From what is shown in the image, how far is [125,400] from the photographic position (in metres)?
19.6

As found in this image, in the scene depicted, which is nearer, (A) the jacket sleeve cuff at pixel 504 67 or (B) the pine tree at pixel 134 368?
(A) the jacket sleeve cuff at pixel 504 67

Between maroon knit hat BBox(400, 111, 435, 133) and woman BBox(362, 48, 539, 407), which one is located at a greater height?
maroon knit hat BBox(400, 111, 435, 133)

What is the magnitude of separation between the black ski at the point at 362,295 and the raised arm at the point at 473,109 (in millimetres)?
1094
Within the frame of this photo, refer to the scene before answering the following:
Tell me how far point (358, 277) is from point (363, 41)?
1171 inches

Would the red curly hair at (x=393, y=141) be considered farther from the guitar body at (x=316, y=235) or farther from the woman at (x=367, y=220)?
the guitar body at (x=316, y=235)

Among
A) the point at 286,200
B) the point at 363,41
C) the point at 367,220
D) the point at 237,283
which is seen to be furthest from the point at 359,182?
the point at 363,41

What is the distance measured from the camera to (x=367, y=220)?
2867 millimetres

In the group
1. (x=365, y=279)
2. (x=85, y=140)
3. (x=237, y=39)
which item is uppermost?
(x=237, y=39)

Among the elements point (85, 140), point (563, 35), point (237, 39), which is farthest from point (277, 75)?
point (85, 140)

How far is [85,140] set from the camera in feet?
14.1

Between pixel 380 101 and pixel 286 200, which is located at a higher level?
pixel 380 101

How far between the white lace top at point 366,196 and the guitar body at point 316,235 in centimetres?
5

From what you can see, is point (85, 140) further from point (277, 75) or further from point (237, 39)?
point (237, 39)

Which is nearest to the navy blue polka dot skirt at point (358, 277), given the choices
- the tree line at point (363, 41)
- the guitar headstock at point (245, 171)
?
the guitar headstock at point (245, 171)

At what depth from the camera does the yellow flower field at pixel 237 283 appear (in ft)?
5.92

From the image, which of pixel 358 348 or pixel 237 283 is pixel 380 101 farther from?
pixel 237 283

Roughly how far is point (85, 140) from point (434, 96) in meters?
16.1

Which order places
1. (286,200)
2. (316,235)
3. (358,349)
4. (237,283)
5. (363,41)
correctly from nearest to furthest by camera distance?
•••••
Recast the items above as a JSON list of strings, one string per line, with blank lines omitted.

[
  "From what is shown in the image, how far is [125,400] from the photographic position (in metres)?",
  "19.6",
  "As found in this image, in the scene depicted, which is nearer, (A) the jacket sleeve cuff at pixel 504 67 or (B) the pine tree at pixel 134 368?",
  "(A) the jacket sleeve cuff at pixel 504 67",
  "Between maroon knit hat BBox(400, 111, 435, 133) and woman BBox(362, 48, 539, 407), which one is located at a greater height?",
  "maroon knit hat BBox(400, 111, 435, 133)",
  "What is the magnitude of separation between the black ski at the point at 362,295 and the raised arm at the point at 473,109 (in millimetres)?",
  "1094",
  "Within the frame of this photo, refer to the scene before answering the following:",
  "Tell me how far point (358, 277) is from point (363, 41)?",
  "1171 inches",
  "Would the red curly hair at (x=393, y=141) be considered farther from the guitar body at (x=316, y=235) or farther from the woman at (x=367, y=220)?",
  "the guitar body at (x=316, y=235)",
  "Among",
  "A) the point at 286,200",
  "B) the point at 363,41",
  "C) the point at 367,220",
  "D) the point at 237,283",
  "which is seen to be furthest from the point at 359,182?",
  "the point at 363,41",
  "What is the distance measured from the camera to (x=367, y=220)?",
  "2867 millimetres",
  "In the group",
  "1. (x=365, y=279)",
  "2. (x=85, y=140)",
  "3. (x=237, y=39)",
  "which item is uppermost?",
  "(x=237, y=39)",
  "Among the elements point (85, 140), point (563, 35), point (237, 39), which is farthest from point (277, 75)?",
  "point (85, 140)",
  "How far is [85,140] set from the camera in feet?",
  "14.1",
  "Between pixel 380 101 and pixel 286 200, which is located at a higher level?",
  "pixel 380 101",
  "How far between the white lace top at point 366,196 and the guitar body at point 316,235 in centimetres?",
  "5",
  "From what you can see, is point (85, 140) further from point (277, 75) or further from point (237, 39)?",
  "point (237, 39)",
  "Which is nearest to the navy blue polka dot skirt at point (358, 277), given the choices",
  "- the tree line at point (363, 41)",
  "- the guitar headstock at point (245, 171)",
  "?",
  "the guitar headstock at point (245, 171)",
  "At what depth from the camera does the yellow flower field at pixel 237 283 appear (in ft)?",
  "5.92",
  "From the image, which of pixel 358 348 or pixel 237 283 is pixel 380 101 farther from?",
  "pixel 237 283",
  "Roughly how far is point (85, 140) from point (434, 96) in meters?",
  "16.1",
  "Which order places",
  "1. (286,200)",
  "2. (316,235)",
  "3. (358,349)",
  "4. (237,283)",
  "5. (363,41)",
  "correctly from nearest to furthest by camera distance?"
]